I came back to Hamilton for two reasons. The first being that we have tickets to see Leonard Cohen at the Copp’s Coliseum on the 9th. Plus, I had to buy a car and Hamilton is a large city with a better selection of second hand vehicles.
I am 47 years old and this is my first car. The reason I need a car is because I will be bringing my artwork to the Kingston Springer Market all summer and it won’t fit in Baby, my 2006 Honda Vino motorbike’s, trunk. Certainly I can’t carry a table, chair and banner on her either. The car is old. Granted, not quite as old as me. It is a 14 year old VW Golf; which in car years makes her practically a classic. It has pretty low milage and it is in reasonable shape for its age. Hopefully the car (whose name I do not know yet) is ready on the 9th as promised. She is getting new brakes as well as a safety and air test done, then on the 10th I move to THO for the year. The house is already opened for the year so all I have to do is unpack and check to see if the clamp worked.
Then the season of 2013 can begin for me in earnest.
I decided on a Golf because they have a lot of storage in the hatchback and so the trunk will become my tiny house office and studio on wheels.
Today, I am in Hamilton. While here, I took a few minutes to stop at a couple of the wonderful old tiny houses that are part of the Hamilton Ontario, neighbourhood: Kirkendall North. I left cards at couple of particularly charming ones to see if they would be interested in allowing me to tell the story of what it is like to live in these houses and a little about the history if known. If the owners will meet with me, then I will do features about them on Tiny House Listings.
The houses I selected are all about a century old and appear to be between 3 and 5 hundred square feet in size. I really hope to hear from the owners, not just so I can meet the Tiny Housers… but also because it would be fun to share some new stuff about old tiny houses with you, and to learn about them myself.
The great news is, one of the houses had someone at home… and surprisingly, I was invited in. I have secured a time to come back to do an interview and take some photos. It is a charming place which if I am well organized you will learn about next week! Are you all as excited as me???
Here is a little info and some wonderful photos from the Kirkendall neighbourhood that might give you some idea of what is coming your way.
Below is an obscured photo of one of the houses that interests me.
Today, I am not shopping, but I am going to also take some advice from Johnny Cash… I am going to dress in black, in my case to mourn all the wasted resources that the planet gave up because of this crazy consumerism!
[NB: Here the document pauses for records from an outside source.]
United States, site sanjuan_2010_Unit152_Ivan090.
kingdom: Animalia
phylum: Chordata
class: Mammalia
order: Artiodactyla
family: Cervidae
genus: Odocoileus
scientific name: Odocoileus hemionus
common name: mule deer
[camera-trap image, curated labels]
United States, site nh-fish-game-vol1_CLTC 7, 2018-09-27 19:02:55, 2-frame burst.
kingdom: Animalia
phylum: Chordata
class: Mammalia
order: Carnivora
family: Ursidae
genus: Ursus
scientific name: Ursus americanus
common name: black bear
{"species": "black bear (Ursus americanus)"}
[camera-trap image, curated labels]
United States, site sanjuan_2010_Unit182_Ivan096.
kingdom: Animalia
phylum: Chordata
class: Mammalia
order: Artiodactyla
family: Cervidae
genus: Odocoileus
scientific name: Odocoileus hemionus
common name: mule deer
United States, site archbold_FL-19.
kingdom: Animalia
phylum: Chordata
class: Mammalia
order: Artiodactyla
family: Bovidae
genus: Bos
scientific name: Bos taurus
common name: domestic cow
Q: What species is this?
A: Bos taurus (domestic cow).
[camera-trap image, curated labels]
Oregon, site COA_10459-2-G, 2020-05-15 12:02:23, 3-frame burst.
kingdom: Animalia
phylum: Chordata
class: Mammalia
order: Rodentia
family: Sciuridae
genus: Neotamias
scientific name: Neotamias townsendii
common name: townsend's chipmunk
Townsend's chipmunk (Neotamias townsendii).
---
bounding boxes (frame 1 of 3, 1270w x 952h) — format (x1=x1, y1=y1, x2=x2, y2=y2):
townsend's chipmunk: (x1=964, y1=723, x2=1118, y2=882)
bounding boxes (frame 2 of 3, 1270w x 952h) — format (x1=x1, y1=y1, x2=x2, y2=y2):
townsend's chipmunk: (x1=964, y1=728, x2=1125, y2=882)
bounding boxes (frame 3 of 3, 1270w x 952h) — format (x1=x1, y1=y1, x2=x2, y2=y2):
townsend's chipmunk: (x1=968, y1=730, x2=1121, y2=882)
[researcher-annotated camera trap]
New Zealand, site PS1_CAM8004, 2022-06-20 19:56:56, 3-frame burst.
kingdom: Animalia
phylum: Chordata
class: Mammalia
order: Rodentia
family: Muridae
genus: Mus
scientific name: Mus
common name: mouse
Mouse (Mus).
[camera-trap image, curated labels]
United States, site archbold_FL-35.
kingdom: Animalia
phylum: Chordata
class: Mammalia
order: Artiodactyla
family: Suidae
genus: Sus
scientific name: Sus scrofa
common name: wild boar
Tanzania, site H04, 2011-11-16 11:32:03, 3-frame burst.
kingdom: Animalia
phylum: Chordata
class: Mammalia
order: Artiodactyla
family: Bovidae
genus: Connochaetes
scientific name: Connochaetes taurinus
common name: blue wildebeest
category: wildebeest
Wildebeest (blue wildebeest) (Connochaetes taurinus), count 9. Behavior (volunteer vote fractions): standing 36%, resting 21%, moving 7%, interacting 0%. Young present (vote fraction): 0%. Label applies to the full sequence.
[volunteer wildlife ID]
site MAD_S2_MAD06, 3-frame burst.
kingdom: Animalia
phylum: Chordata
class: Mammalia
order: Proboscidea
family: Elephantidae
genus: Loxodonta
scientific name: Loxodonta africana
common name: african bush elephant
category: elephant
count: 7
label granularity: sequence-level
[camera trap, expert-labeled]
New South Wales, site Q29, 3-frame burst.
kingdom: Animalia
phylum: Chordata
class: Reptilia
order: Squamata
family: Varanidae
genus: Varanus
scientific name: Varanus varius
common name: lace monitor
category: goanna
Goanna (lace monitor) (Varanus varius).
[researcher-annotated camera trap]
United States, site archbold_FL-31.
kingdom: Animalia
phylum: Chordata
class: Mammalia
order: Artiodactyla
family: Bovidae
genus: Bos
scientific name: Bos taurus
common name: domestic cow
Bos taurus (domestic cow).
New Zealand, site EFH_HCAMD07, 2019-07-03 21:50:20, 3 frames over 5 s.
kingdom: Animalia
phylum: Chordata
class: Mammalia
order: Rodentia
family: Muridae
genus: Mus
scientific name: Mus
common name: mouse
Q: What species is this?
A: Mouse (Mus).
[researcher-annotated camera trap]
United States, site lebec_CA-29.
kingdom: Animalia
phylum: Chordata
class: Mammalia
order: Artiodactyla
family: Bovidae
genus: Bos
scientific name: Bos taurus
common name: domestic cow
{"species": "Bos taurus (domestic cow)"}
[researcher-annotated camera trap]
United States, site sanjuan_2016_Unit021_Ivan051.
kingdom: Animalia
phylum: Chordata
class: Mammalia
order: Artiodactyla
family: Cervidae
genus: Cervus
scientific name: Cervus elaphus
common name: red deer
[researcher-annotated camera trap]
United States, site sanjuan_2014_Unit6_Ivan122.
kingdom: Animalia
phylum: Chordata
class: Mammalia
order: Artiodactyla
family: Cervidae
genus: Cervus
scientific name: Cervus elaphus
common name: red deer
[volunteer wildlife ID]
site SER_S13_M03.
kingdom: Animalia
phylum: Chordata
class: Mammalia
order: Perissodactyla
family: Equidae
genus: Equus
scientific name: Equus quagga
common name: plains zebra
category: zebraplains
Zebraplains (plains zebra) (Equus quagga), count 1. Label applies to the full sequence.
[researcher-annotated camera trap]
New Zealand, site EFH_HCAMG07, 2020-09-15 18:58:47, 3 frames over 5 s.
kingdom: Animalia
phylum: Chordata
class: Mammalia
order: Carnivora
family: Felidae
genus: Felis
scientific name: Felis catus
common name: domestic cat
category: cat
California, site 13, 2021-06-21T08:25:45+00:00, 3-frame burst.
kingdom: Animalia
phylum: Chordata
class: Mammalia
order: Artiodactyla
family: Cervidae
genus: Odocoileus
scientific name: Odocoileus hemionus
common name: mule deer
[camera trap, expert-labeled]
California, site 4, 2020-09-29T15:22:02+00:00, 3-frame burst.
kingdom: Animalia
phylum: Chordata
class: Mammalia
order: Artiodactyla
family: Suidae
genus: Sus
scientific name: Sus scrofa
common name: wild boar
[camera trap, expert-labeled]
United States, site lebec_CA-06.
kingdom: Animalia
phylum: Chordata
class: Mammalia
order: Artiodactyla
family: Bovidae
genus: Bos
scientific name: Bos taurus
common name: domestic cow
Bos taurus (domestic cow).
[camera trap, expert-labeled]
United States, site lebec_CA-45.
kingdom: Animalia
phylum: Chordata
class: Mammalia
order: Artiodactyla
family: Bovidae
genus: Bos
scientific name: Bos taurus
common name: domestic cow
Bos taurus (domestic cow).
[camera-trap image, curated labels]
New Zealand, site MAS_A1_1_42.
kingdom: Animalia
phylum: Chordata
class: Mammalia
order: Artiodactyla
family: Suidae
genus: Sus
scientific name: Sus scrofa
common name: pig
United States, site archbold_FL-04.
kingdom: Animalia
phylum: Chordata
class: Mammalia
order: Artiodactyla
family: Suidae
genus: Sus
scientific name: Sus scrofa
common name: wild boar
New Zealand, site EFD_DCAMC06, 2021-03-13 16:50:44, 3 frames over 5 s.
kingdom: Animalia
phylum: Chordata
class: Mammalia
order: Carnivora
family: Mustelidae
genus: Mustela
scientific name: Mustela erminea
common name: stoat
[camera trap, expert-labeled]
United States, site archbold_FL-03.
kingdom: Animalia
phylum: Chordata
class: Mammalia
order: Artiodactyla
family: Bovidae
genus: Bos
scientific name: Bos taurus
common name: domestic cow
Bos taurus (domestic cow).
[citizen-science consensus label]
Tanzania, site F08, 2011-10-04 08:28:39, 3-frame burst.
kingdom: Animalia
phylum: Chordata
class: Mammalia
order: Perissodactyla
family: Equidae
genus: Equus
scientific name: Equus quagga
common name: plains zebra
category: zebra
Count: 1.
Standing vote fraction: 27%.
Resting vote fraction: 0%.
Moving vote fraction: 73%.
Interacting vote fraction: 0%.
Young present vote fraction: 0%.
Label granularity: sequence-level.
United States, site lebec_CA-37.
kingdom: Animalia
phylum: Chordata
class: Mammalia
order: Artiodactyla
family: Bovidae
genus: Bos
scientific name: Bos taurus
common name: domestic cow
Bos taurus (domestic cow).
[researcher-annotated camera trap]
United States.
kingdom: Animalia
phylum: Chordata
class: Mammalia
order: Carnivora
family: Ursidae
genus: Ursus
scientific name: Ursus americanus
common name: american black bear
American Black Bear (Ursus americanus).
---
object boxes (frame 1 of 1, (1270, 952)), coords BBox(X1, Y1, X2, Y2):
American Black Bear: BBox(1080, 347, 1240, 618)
It has been as cold as 8 degrees below zero up at Tiny House Ontario. I left the garden totally uncovered and mostly everything is now frozen off; however, there is still some fresh food available for nosh. I had cut down all the swiss chard when I left three weeks ago, because I figured it was on it’s last grow; surprising thing, is that it grew up again so I got another nice sized bag to eat.
The flat leaf Italian parsley was started late this year with a 1/2 a pack of 5 year old seeds and even with the horrible drought, it has been producing enough for me to use all summer. It is a perennial that continues to grow too, year after year, as long as the winter freeze does not kill it. The other half pack was what kept my Hamilton house in parsley for the last 5 years. A very good producer for a $3. pack of organic seeds! I cut off three good sized bundles to make 3 tabouli salads; one for me, one for my cousin S, and another for my Aunt C, so we all got a nice healthy side dish this week. There is still plenty there to make a couple of more salads but it is fun to dig under the snow to get it, so I left it.
Sage is another easy keeper. I don’t plant this from seed because one plant is PLENTY for my family. Among other things, it makes what would be a good sweet potato and coconut milk soup, really great. Sage has nice deep undertones that stay on the pallet a long time after eating. Here is the recipe that I like, because I am a GF veg*an, I simply substitute chicken broth for a gluten free veg*an soup base. I also don’t fully puree mine because I like bits – and speaking of bits this is nice with a handful of chopped peanuts on top too.
So, what I wanted to say is that I am glad that I did not dig up the swiss chard. It was a zero mile mouth full of yum!
In the morning you can watch the kettle boil, which of course never happens. Or you can open your eyes and look around.
Fortunately for me, in the woods there is always something beautiful to see. Today I had a look over to see how fall is settling with the hawthorn Twerp. Then I looked over the prickly pear into the forest beyond.
When I looked back my grandma’s kettle was magically boiled. The coffee was delish!